I am successfully able to interact with a kernel from a jupyter notebook with

from jupyter_client import BlockingKernelClient
client = BlockingKernelClient()
client.load_connection_file('/Users/ebanner/Library/Jupyter/runtime/kernel-10962.json')
client.start_channels()

and issue client.execute_interactive(). However I would really like to avoid running client.execute_interactive() in each and every cell.

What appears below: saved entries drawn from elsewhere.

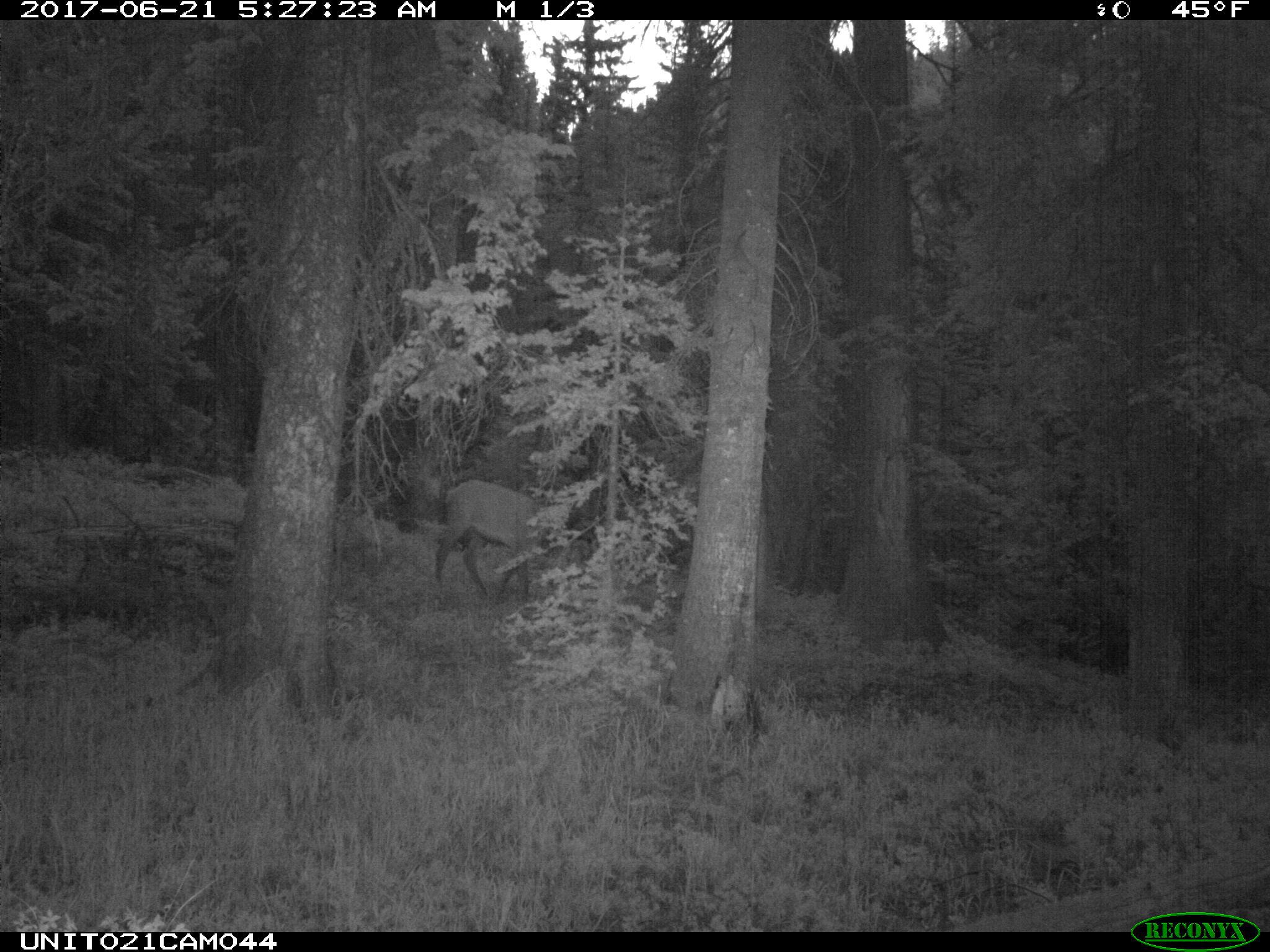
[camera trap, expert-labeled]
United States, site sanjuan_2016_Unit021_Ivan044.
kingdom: Animalia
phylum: Chordata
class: Mammalia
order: Artiodactyla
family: Cervidae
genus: Cervus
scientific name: Cervus elaphus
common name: red deer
Cervus elaphus (red deer).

I have tried several things. First I tried changing the c.ConnectionFileMixin.*_-port variables in jupyter_notebook_config.py and also writing my own custom kernel manager and setting it via c.NotebookApp.kernel_manager_class to

from tornado import gen, web
from jupyter_client import KernelManager
from notebook.services.kernels.kernelmanager import MappingKernelManager

class ExistingMappingKernelManager(MappingKernelManager):
    """A KernelManager that just connects to an existing kernel."""

    @gen.coroutine
    def start_kernel(self, kernel_id=None, path=None, **kwargs):
        kernel_id = 1
        km = KernelManager(kernel_name='python3')
        kc = km.client()
        kc.load_connection_file('/Users/ebanner/Library/Jupyter/runtime/kernel-10962.json')
        kc.start_channels()
        try:
            kc.wait_for_ready()
        except RuntimeError:
            kc.stop_channels()
            raise
        raise gen.Return(kernel_id)

but the approaches have all failed thus far.

The most promising route seems to be overriding KernelManager._launch_kernel(), though I am not sure what to override it with as it currently returns an instance of subprocess.Popen() on the kernel process started by ipykernel.

Any help would be greatly appreciated.

1 Answers1

1

I wound up creating a hacky kernel manager which seems to do the job.

https://github.com/ebanner/extipy

The only caveat is that you have to disable message authentication to get it to work because jupyter was complaining that the expected message signature didn't match.